Po pierwsze: gdyby niejaki kongresmen Ch. Wilson (grany przez Toma Hanksa- do tej pory potrafił wybierać sobie sensowne role, ale teraz? Mocno mi podpadł…) to nie padłoby ZSRR, gdyż, to on doprowadzając do finansowania Talibów z 5 mln $, na 1 mld $ i umożliwiając używanie przez Talibów  rakiet Ziemia-powietrze (Stinger), spowodował że Imperium ZŁA w postaci ZSRR się…:  „wykrwawiło”  ekonomicznie… Jest taka scena w filmie jak nasz główny bohater – nota bene żłopiący nałogowo whisky i do tego otoczony przez panienki, wyglądające jak z klubu go-go (pracujące u niego na posadzie w biurze kongresmena: nasz odpowiednik- poselskiego) rozmawia sobie z żydowskim handlarzem broni i tłumaczy mu, że przecież walka z systemem komunistycznym nie rozwija się w środkowej Europie w Czechosłowacji (SIC !) (słowo Polska broń Boże, nie pada!) tylko w Afganistanie i trzeba zrobić co się da aby Talibowie dostali porządną broń do ręki…  Oczywiście są łzawe kawałki z odwiedzaniem obozu przejściowego – na potrzeby rozmiękczenia serduszek amerykańskich gospodyń domowych…
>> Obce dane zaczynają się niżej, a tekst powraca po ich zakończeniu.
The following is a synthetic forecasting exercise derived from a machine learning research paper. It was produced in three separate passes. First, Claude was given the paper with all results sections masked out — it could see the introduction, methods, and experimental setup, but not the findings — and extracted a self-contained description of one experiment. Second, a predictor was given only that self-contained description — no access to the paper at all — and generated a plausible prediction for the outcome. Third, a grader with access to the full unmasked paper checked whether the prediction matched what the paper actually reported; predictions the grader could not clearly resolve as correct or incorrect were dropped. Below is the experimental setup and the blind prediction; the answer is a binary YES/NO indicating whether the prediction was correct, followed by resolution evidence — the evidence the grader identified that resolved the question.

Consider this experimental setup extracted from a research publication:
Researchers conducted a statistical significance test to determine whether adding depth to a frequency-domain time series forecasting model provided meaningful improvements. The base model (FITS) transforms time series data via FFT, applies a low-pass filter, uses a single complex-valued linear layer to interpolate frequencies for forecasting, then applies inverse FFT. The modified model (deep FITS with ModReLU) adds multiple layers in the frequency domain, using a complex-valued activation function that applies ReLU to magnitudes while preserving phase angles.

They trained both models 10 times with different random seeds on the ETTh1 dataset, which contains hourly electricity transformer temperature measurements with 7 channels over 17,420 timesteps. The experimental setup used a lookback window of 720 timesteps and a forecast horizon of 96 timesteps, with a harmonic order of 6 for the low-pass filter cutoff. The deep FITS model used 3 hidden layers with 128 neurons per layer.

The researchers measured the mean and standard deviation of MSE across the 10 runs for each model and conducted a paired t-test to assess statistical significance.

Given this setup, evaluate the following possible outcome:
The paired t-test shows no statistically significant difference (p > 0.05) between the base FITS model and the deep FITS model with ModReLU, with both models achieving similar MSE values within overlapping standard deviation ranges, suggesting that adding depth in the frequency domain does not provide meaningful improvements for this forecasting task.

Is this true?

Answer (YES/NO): NO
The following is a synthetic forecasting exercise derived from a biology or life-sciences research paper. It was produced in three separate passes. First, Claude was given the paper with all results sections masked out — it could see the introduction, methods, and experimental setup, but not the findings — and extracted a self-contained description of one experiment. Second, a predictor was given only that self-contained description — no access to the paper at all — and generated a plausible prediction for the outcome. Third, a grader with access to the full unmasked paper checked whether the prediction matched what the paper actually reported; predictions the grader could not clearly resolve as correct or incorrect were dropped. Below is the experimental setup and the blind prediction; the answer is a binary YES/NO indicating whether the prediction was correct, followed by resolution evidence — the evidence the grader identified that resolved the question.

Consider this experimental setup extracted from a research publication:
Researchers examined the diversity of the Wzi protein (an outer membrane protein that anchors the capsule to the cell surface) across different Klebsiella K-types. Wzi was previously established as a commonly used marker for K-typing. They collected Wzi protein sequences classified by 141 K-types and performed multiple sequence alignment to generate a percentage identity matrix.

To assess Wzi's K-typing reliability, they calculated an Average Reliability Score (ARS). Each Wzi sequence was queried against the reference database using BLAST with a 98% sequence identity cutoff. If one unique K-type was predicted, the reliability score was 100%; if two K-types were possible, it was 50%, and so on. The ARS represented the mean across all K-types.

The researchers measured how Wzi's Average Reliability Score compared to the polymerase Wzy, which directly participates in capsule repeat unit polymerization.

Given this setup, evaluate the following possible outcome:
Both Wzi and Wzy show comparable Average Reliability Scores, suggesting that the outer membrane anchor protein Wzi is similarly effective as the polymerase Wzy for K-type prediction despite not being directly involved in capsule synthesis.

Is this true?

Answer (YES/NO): NO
W ten właśnie sposób w tzw. sferze życia publicznego kulturowego (film) Amerykanie manipulują prawdą historyczną zawsze robiąc z siebie wielkich wyzwolicieli i bohaterów… resztę narodów spychając poza nawias… trzeba przecież temu tłumowi szarych, zmęczonych życiem amerykańskich obywateli dawać wizję potęgi i wielkości, nawet jeżeli jest to wielkość szarej zmywaczki w McDonalds pracującej po 12 godzin…., ale jak obejrzy sobie ten film, to powie:

„Warto było, w końcu znów uratowaliśmy Świat! Jestem dumna że żyję w tym kraju!”

….BEZ PRZESADY !!!!!

ps I cóż, że taka postać istniała, i zrobiła to, co zrobiła, czyli wsparła dotowanie Talibów przez USA, ale czy to powód aby robić z niego „obalacza” systemu? Gdyby nie ruchy niepodległościowe w Polsce, to jego działania spaliłyby na panewce i nic by nie osiągnął, cały Układ Warszawski by inwestował w Afganistan – i to USA by miały kłopot….

No właśnie, mała wizja: ZSRR to „bajka” cudo niesamowite, wszyscy w Układzie Warszawskim, zakochani w potędze wschodniego partnera, dobrowolnie idą ręka w rękę z Rosjanami; wysyłają swoje korpusy ekspedycyjne do Afganistanu – i co wtedy? Ile kolega kongresmen miliardów by musiał załatwić?